Again, war interrupts and Aston Martin faces financial struggles as everyone is drawn into World War II. Post-war hero David Brown (do you think?) took the wheel in 1947 and steered the firm back in the direction of success with the development of several interesting new models. By 1950 the legendary DB Series was introduced but the famed DB Mark II was not introduced until 1958.
Inspired by the success of the previous decade, Aston Martin introduced the celebrated DB5 in the early 1960s. In keeping with the grand touring format, the DBS and DB6 were unveiled later in the decade.
Despite the company changing hands several times in the 1970s, Aston Martin effected a successful turn-around strategy with the recruitment of more than 360 new employees. In 1977 the influx of new blood had pushed leadership to let go of the grand touring platform and adopt a more modern lineup. The V8 Vantage was introduced in 1977 and the Volante in 1978.
In the early 1980s Aston Martin purchased the MG sports car company with plans to produce an innovative version of the popular MGB. Again, economic downturn left Aston Martin in deep financial water. By 1989 Ford had managed to acquire 75-percent of the company’s shares.
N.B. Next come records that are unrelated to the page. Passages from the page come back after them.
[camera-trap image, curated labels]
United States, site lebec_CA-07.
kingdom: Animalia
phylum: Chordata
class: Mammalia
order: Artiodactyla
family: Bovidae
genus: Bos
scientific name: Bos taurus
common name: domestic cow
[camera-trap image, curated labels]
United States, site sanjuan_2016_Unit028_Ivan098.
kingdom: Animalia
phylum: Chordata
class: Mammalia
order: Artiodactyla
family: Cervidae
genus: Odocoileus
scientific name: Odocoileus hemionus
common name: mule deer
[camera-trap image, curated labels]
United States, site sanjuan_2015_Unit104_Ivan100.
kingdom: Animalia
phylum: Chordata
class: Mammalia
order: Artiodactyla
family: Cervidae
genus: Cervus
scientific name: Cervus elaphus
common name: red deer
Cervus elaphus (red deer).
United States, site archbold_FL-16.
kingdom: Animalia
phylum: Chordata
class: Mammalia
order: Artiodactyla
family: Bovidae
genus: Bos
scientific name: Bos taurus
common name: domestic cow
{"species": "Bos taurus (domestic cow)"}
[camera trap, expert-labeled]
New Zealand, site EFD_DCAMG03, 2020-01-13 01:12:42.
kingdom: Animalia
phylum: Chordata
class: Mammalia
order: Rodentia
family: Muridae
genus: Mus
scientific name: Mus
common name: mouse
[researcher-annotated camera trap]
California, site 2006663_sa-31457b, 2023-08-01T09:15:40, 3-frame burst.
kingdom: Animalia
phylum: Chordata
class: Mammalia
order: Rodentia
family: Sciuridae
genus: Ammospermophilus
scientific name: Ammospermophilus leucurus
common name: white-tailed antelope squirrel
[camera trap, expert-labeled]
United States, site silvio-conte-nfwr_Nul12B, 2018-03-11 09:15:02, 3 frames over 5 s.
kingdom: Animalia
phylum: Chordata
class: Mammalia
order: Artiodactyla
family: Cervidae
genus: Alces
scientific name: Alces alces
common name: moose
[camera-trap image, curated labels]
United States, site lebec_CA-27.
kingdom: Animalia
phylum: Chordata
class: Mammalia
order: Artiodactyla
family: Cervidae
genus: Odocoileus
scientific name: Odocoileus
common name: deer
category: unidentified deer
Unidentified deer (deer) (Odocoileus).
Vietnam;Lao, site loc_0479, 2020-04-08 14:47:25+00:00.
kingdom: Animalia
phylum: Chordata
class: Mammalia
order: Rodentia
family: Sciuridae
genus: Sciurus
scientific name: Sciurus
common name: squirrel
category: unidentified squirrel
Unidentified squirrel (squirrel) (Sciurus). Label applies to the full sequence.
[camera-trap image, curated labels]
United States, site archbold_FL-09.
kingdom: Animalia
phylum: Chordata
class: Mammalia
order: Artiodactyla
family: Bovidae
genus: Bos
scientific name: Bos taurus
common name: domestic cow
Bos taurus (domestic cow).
In the 1990s the Aston Martin Virage was put into production. In 1993 the Ford Motor Company took complete control of Aston Martin when they purchased 100-percent of its shares. Aston Martin had embarked on what would be its most successful decade to date. Under the leadership of Ford, such memorable models as the DB7 Volante, DB7 Vantage, DB7 Zagato, DB9 Volante, V8 Vantage Le Mans, V12 Vantage and V12 Vanquish S were produced. By 2005, the British automaker had even returned to racing.
These days, Aston Martin is doing business as a successful conglomerate worth nearly a billion U.S. dollars. The company has more than 1,250 employees worldwide and has created two subsidiaries – Aston Martin Racing and Lagonda.